* [SOURCE PASSAGE]:
=== Section Start ===

Do go to the Olympics. You don’t need an invitation, just a bag of money. And where else do you get to see such grand spectacle as the opening ceremonies any more?
March 11, 2011 at 2:57 am
David M. Robertson
Now that you and Cally are in London, I propose the following assignment: Philip Kerr’s novel “Dark Matter – The Private Life of Sir Isaac Newton” spans the years when Newton was Warden of The Mint and responsible for investigating cases of counterfeiting. You might expect PB Kerr to offer up a mighty good ‘policier’ with Dark Matter, given his mastery of character in the Bernie Gunther series, but he doesn’t quite reach those levels — though it’s still a mighty good read, especially when he leads the reader into the dark, dank haunts of Tower Hill & the Tower of London. I digress, the assignment is to follow Newton’s and his faithful protégé, Christopher Ellis’s trek through the streets and structures of 17th century London, and to find and photograph, posting as many of your discoveries (as may still exist) on your quite wonderful site.
Yours Aye,
David
March 12, 2011 at 4:02 pm
Richard Tulloch
If you haven’t done it already, John, go to the manuscript collection in the Sir John Riblatt Gallery in the British Library.
It’s so encouraging to us poor hacks to see that great authors didn’t always get it right first time and also had to cross things out.
March 22, 2011 at 6:10 am
jhalbrook
Thanks for the directive, Richard. I will check it out. Thank God for computers. Otherwise there would be sheets and sheets of crossed out sentences.

=== Section End ===

* [PROVIDED MATERIAL]:

=== Section Start ===

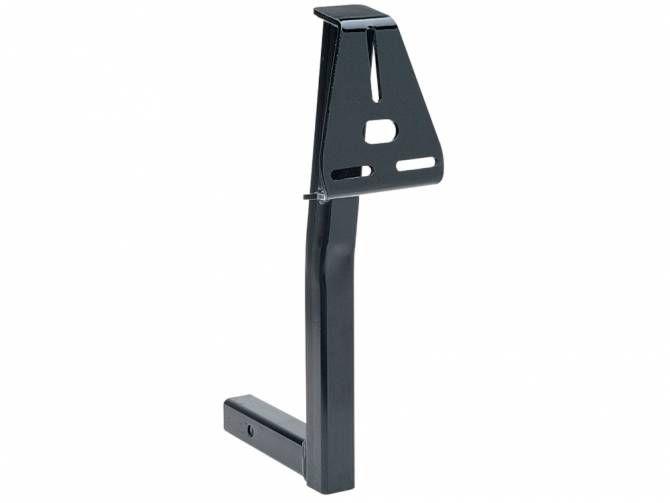 hitch mount spare tire.jpg
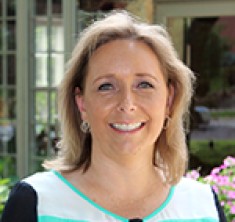 Lori Smith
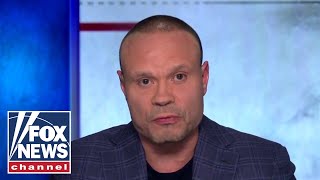 Dan Bongino slams Democrats love affair with lying [upl. by Arzed]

=== Section End ===

* [EXERCISES TO COMPLETE]:
**a.** According to the comment thread, where is the manuscript collection that Richard Tulloch recommends visiting?
**b.** Update the comment thread by writing out the part starting with "March 11, 2011" and going on through "quite wonderful site.", with "counterfeiting" changed to "forgery".

* [WRITTEN RESPONSES]:
**a.** It is in the Sir John Riblatt Gallery in the British Library.

**b.**
March 11, 2011 at 2:57 am
David M. Robertson
Now that you and Cally are in London, I propose the following assignment: Philip Kerr’s novel “Dark Matter – The Private Life of Sir Isaac Newton” spans the years when Newton was Warden of The Mint and responsible for investigating cases of forgery. You might expect PB Kerr to offer up a mighty good ‘policier’ with Dark Matter, given his mastery of character in the Bernie Gunther series, but he doesn’t quite reach those levels — though it’s still a mighty good read, especially when he leads the reader into the dark, dank haunts of Tower Hill & the Tower of London. I digress, the assignment is to follow Newton’s and his faithful protégé, Christopher Ellis’s trek through the streets and structures of 17th century London, and to find and photograph, posting as many of your discoveries (as may still exist) on your quite wonderful site.